Excerto do documento:
As notícias da imprensa

Sendo a imprensa um veículo de informação por excelência do que se passava pelo país e numa época de poucos meios de comunicação, Aveiro tinha acesso a várias publicações desde o século XIX. Com maior ou menor longevidade, são, por vezes, os únicos vestígios do dinamismo teatral das populações, numa altura em que as idas ao teatro, mais do que um momento de entretenimento, era um autêntico fenómeno social:

A sociedade do teatro declara aqueles senhores que o ignoram, que ela nada embolsa do produto das récitas. O seu fim é unicamente sustentar em Aveiro este pequeno teatro e tirar dali alguma instrução. E por isso pede por muito obséquio aquelas pessoas que tem por costume, logo que entram no teatro, começarem a dar pateada, que sejam mais moderadas; por que, algumas famílias há, que deixam de ir ao teatro por causa destes e outros abusos ali praticados; o que não só reverte prejuízos  para a sociedade, mas também desacredita a terra. [Distrito de Aveiro, 13 e 17.12.1864]

É nela que se baseia grande parte desta pesquisa, nomeadamente a referente aos princípios dos teatros dos amadores aveirenses. Infelizmente, nem todos os espectáculos foram recenseados pelos periodistas, ou por não terem despertado interesse maior ou por razões editoriais. A imprensa oitocentista (e parte da novecentista) seguia claramente uma facção partidária, utilizando, as suas páginas para atacar outras forças políticas, sendo, por isso, muito facciosa. E este é o maior problema, sobretudo no que diz respeito aos cadastro e à critica de espectáculos, nomeadamente quando não há outros modos de contraponto. 
Lendo atentamente alguns periódicos, é possível verificar uma das seguintes situações:
a)                    Se a Direcção que estivesse à frente do Teatro não fosse do agrado ou da cor política do jornal, é certo que a apreciação seria negativa.

Dados fornecidos:
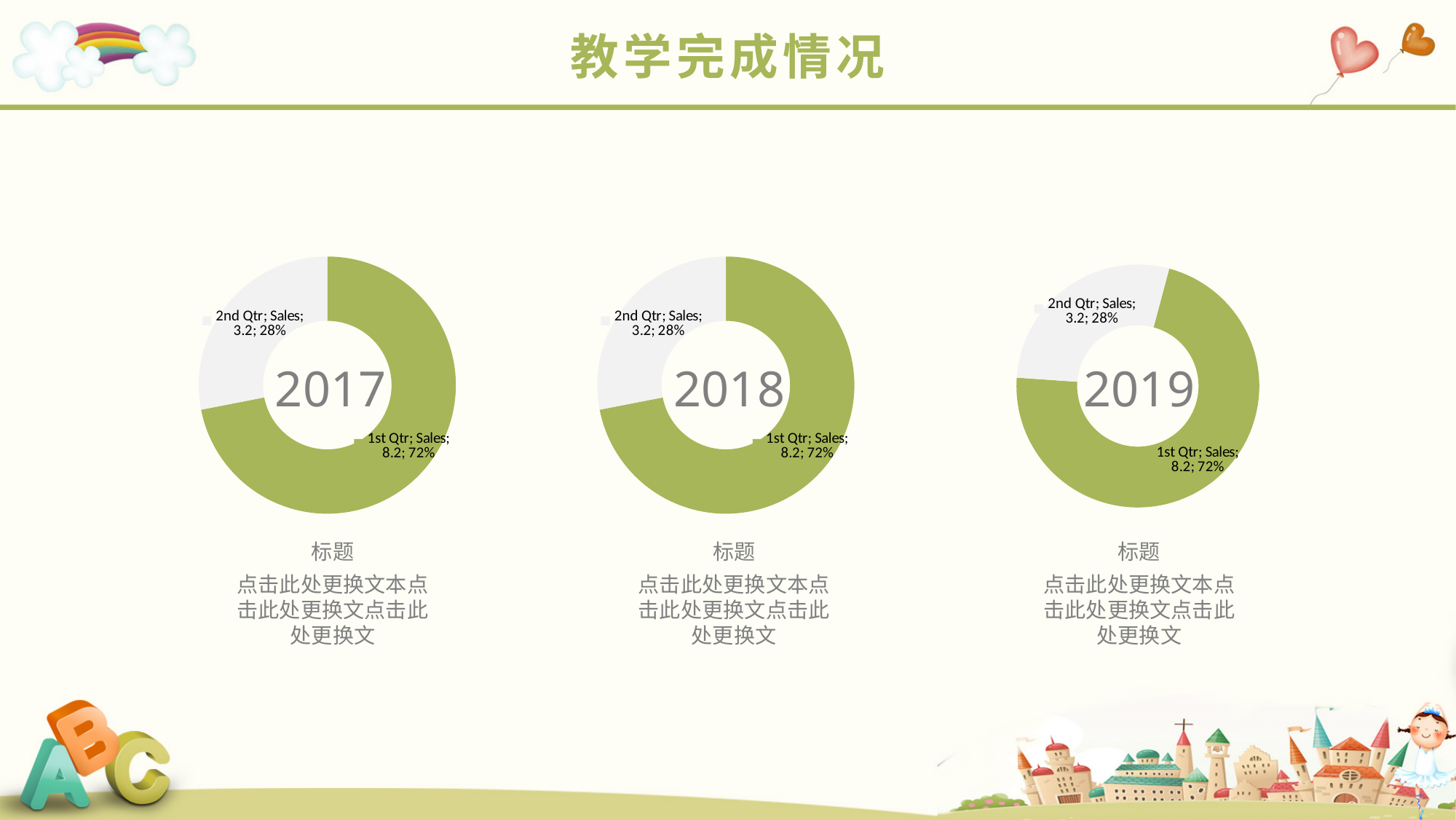
In the 2017 chart, what is the difference between the 1st Qtr and 2nd Qtr Sales values? 5.0 What kind of chart is the one labelled 2017? Doughnut chart What is the name of the data series shown in the 2017 chart's labels? Sales How many slices does the 2019 chart have? 2 In the 2018 chart, what share of the doughnut does 1st Qtr take? 72% In the 2017 chart, what is the Sales value for 2nd Qtr? 3.2 In the 2018 chart, which is larger, the 1st Qtr value or the 2nd Qtr value? 1st Qtr In the 2019 chart, which category has the largest slice? 1st Qtr In the 2018 chart, what share of the doughnut does 2nd Qtr take? 28% In the 2019 chart, which category has the smallest slice? 2nd Qtr In the 2017 chart, what is the Sales value for 1st Qtr? 8.2 How many doughnut charts are on the slide? 3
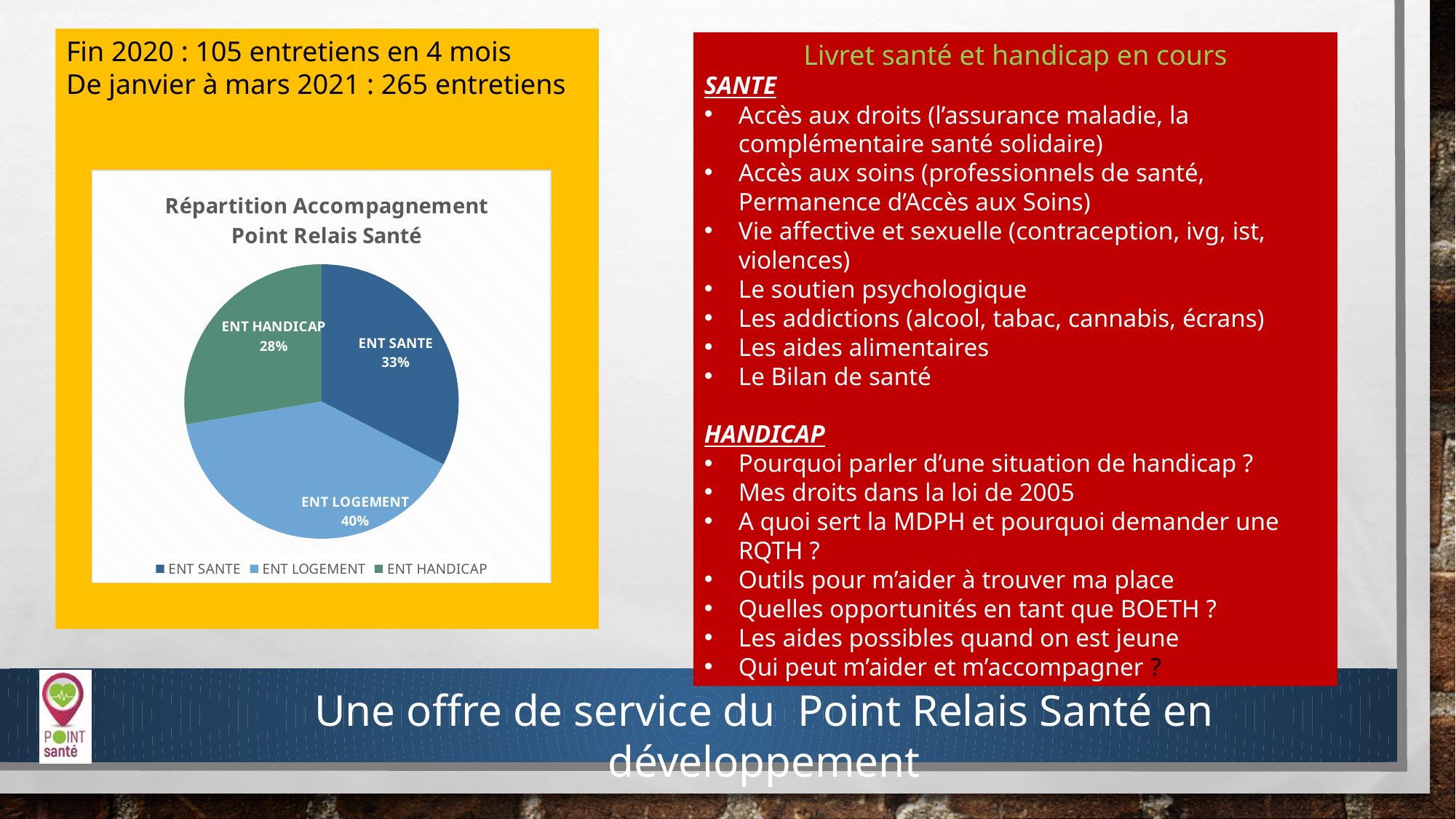
What share of the pie does ENT SANTE represent? 33% What share of the pie does ENT LOGEMENT represent? 40% Which is larger, the share for ENT SANTE or the share for ENT HANDICAP? ENT SANTE What is the difference in percentage points between ENT LOGEMENT and ENT HANDICAP? 12 What colour is the ENT LOGEMENT slice? light blue Which category has the smallest share of the pie? ENT HANDICAP What share of the pie does ENT HANDICAP represent? 28% Which category has the largest share of the pie? ENT LOGEMENT How many entries does the legend list? 3 How many categories are shown in the pie chart? 3 What type of chart is shown on the slide? pie chart What is the title of the chart? Répartition Accompagnement Point Relais Santé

Problemas a resolver:
1. Reproduza o trecho do excerto sobre a imprensa de Aveiro desde "É nela que se" até "apreciação seria negativa.", inclusive.
2. Indique se cada afirmação está de acordo com o excerto sobre a imprensa de Aveiro, respondendo sim ou não e citando as palavras que o decidem: (a) Aveiro tinha acesso a várias publicações desde o século XIX; (b) todos os espectáculos foram recenseados pelos periodistas; (c) a sociedade do teatro declara que fica com o produto das récitas.

Respostas aos exercícios:
1.
É nela que se baseia grande parte desta pesquisa, nomeadamente a referente aos princípios dos teatros dos amadores aveirenses. Infelizmente, nem todos os espectáculos foram recenseados pelos periodistas, ou por não terem despertado interesse maior ou por razões editoriais. A imprensa oitocentista (e parte da novecentista) seguia claramente uma facção partidária, utilizando, as suas páginas para atacar outras forças políticas, sendo, por isso, muito facciosa. E este é o maior problema, sobretudo no que diz respeito aos cadastro e à critica de espectáculos, nomeadamente quando não há outros modos de contraponto. 
Lendo atentamente alguns periódicos, é possível verificar uma das seguintes situações:
a)                    Se a Direcção que estivesse à frente do Teatro não fosse do agrado ou da cor política do jornal, é certo que a apreciação seria negativa.

2.
(a) Sim: "Aveiro tinha acesso a várias publicações desde o século XIX".
(b) Não: "nem todos os espectáculos foram recenseados pelos periodistas".
(c) Não: "ela nada embolsa do produto das récitas".